There are generally no specific symptoms associated with renal artery stenosis. Severe high blood pressure that begins prior to age 30 or after age 50 and does not respond well to typical blood pressure medications may be suspicious. Often, renal artery stenosis is found incidentally through other tests when a physician discovers that one of a patient's kidneys is smaller than the other.
If a physician suspects renal artery stenosis, he or she will conduct imaging tests, functional tests, or a combination of the two to confirm the diagnosis. Imaging tests show the artery itself so that a physician can determine if it has narrowed and, if so, to what extent. Functional tests help determine whether the narrowing of the arteries is enough to cause kidney impairment or high blood pressure.
The most accurate imaging test is an angiogram, but it is not commonly used due to the risk of complications from the invasive procedure. An angiogram involves a catheter inserted through the groin into the heart and down into the renal arteries. A dye is then injected and x-rays are taken to analyze the degree of narrowing of the arteries. Magnetic resonance angiography (MRA) or computed tomographic angiography tests are less invasive. They are performed by injecting a dye into the body and then analyzing pictures of the renal arteries to determine if any narrowing is present.

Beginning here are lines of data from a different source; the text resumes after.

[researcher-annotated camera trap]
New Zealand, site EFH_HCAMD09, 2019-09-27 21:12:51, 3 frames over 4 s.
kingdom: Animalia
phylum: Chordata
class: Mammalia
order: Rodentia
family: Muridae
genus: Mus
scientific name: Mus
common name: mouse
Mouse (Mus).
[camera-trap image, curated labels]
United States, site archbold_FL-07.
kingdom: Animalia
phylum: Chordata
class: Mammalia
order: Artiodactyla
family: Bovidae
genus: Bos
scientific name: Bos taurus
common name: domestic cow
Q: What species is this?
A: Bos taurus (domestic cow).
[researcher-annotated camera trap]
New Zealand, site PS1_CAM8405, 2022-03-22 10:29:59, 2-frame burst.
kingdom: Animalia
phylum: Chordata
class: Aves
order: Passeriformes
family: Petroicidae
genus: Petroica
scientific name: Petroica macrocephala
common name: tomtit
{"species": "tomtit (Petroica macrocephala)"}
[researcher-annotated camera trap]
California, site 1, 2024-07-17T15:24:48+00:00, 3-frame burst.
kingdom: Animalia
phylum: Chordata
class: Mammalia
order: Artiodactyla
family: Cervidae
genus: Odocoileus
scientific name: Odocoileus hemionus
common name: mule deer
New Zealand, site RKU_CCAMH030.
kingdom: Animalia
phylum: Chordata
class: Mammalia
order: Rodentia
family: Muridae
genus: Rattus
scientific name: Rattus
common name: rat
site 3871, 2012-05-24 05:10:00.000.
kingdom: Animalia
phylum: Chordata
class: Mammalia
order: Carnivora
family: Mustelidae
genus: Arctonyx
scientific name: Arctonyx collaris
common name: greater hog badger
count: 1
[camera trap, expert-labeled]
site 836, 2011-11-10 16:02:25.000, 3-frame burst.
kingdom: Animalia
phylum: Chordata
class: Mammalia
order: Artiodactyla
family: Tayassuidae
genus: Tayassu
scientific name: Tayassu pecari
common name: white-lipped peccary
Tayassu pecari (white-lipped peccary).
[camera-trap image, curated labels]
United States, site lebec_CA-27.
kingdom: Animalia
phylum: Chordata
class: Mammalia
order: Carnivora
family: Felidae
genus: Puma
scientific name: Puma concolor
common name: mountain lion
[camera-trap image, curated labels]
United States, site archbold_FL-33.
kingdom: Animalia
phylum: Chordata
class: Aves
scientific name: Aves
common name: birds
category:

Functional tests include the captopril renogram and the plasma renin activity test. The captopril renogram measures kidney activity following an injection of a radioactive substance. If activity is more pronounced in one kidney, it may indicate that the functionality of the other is impaired due to renal artery stenosis. A plasma renin activity test analyzes whether one kidney shows higher activity of the hormone renin than the other kidney, as higher renin activity generally indicates that renal artery stenosis is present.
In mild cases, no treatment may be necessary, and a physician may opt to simply monitor the patient's blood pressure and kidney function on a regular basis. High blood pressure caused by renal artery stenosis is usually treated with the same blood pressure medications as any other patient. In cases where the renal artery or arteries have narrowed more than 75%, surgery may be necessary to widen the blood vessel.